§ PAGE:
+ + +

En période de reprise économique, tous les leviers sont bons pour relancer la création d’emplois. Contrat unique, contrat 0 heures, baisse des cotisations sociales, toutes les solutions sont envisagées pour réduire le chômage. Et pourquoi ne pas lisser les seuils sociaux ? Accusés d’être des freins à l’emploi, ils sont, sans nul doute, nombreux et apportent avec eux leurs lots de contraintes. Selon le site Juri-Travail, il existe au moins 15 seuils dont le dépassement implique une nouvelle obligation administrative, sociale ou fiscale.

Attention à la marche !

Franchir un seuil serait, pour les employeurs, comme ouvrir la boîte de Pandore. En effet, les PME connaissent plusieurs coups d’arrêt pendant leur croissance à cause de ces seuils. Nous citerons de façon non exhaustive :

  • 11 salariés : mise en place des délégués du personnel
  • 20 salariés : obligation d’emploi de 6% de travailleurs handicapés
  • 50 salariés : CE, CHSCT, délégués syndicaux, négociations annuelles obligatoires, participation, obligation de PSE en cas de licenciements économiques
  • 200 salariés : commissions égalité professionnelle et formation au CE, fin de la Délégation Unique du Personnel
  • 300 salariés : négociation d’un accord GPEC
  • …etc.

Ces contraintes, prohibitives pour les employeurs, s’ajoutent aux obligations fiscales liées à ces seuils.

Un frein à l’emploi ?

+ + +

§ Questions spatiales liées aux images:
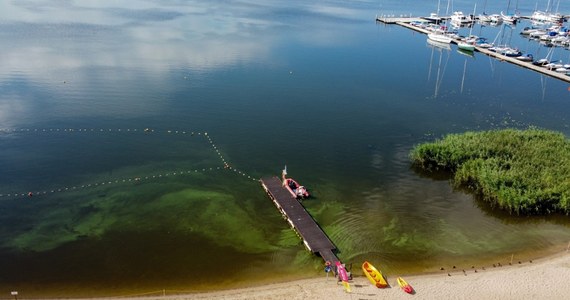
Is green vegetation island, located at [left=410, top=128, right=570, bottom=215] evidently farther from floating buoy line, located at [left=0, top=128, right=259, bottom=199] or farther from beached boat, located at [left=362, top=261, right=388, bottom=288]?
floating buoy line, located at [left=0, top=128, right=259, bottom=199]

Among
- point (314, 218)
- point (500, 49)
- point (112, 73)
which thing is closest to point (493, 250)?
point (314, 218)

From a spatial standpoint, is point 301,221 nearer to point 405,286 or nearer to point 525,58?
point 405,286

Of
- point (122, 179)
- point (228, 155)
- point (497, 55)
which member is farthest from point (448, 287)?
point (497, 55)

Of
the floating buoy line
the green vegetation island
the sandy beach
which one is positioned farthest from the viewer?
the floating buoy line

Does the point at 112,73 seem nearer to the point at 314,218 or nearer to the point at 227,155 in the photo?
the point at 227,155

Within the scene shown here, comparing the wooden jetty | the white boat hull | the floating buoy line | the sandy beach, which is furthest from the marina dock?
the floating buoy line

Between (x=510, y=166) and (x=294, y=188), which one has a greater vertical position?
(x=510, y=166)
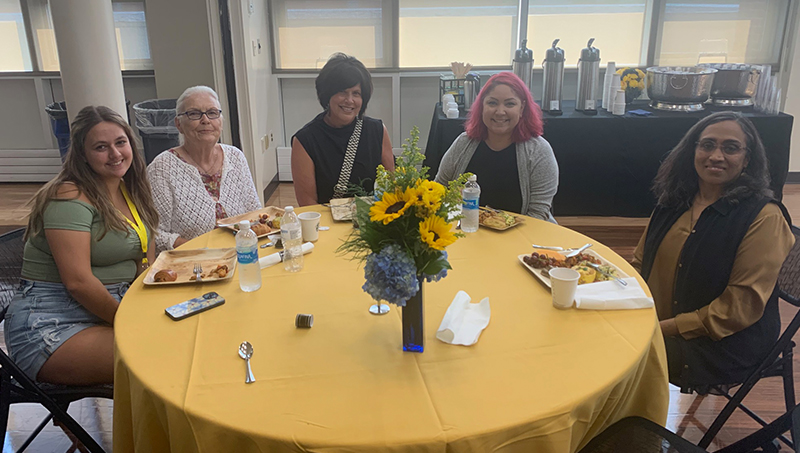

+ + +

§ TÂCHES À RÉALISER:
• A. Quels sont tous les nombres de salariés indiqués comme seuils dans la liste de l'article sur les seuils sociaux ?
• B. Recopie fidèlement le passage de l'article sur les seuils sociaux qui va de "Attention à la" jusqu'à "à ces seuils.".
• C. Poursuis l'article sur les seuils sociaux à partir de l'endroit où il s'arrête.

§ RÉPONSES ATTENDUES:
• A. 11, 20, 50, 200 et 300 salariés.

• B.
Attention à la marche !

Franchir un seuil serait, pour les employeurs, comme ouvrir la boîte de Pandore. En effet, les PME connaissent plusieurs coups d’arrêt pendant leur croissance à cause de ces seuils. Nous citerons de façon non exhaustive :

  • 11 salariés : mise en place des délégués du personnel
  • 20 salariés : obligation d’emploi de 6% de travailleurs handicapés
  • 50 salariés : CE, CHSCT, délégués syndicaux, négociations annuelles obligatoires, participation, obligation de PSE en cas de licenciements économiques
  • 200 salariés : commissions égalité professionnelle et formation au CE, fin de la Délégation Unique du Personnel
  • 300 salariés : négociation d’un accord GPEC
  • …etc.

Ces contraintes, prohibitives pour les employeurs, s’ajoutent aux obligations fiscales liées à ces seuils.

• C.
Passer le cap des 50 salariés représenterait une augmentation du coût d’environ 4% de la masse salariale pour une entreprise. Mieux vaut y réfléchir à 2 fois avant de recruter son 50ème salarié. Il semble d’ailleurs, que les chefs d’entreprises français tiennent compte de ces seuils dans leurs politiques d’emploi. Ainsi, selon une étude de l’INSEE, il existe 2 fois plus d’entreprises de 9 salariés que d’entreprises de 10 salariés et 3 fois plus d’entreprises de 49 salariés que d’entreprises de 50 salariés.

L’INSEE soulève aussi la petite taille des entreprises françaises en comparaison avec d’autres pays européens tels que l’Allemagne. Mais elle s’expliquerait davantage par la contrainte fiscale que par les obligations sociales qu’impliquent les seuils sociaux.

Lever les seuils, s’élever sans se brûler les ailes ?

Si elle semble évidente, la réponse n’est pas si simple. L’Ifrap, think tank libéral, considère que la suppression de ces seuils permettrait de créer de 70 000 à 140 000 emplois en France. Elle se fonde pourtant sur l’étude de l’INSEE qui n’aboutit pas du tout à cette conclusion. Le nombre d’entreprises qui franchiraient réellement ces seuils n’augmenterait que de 0,4%, contrecarrant alors les prévisions optimistes de l’Ifrap. De plus le report de ces seuils réduirait considérablement la représentation sociale des salariés de PME, bien moins protégés que ceux des grandes entreprises.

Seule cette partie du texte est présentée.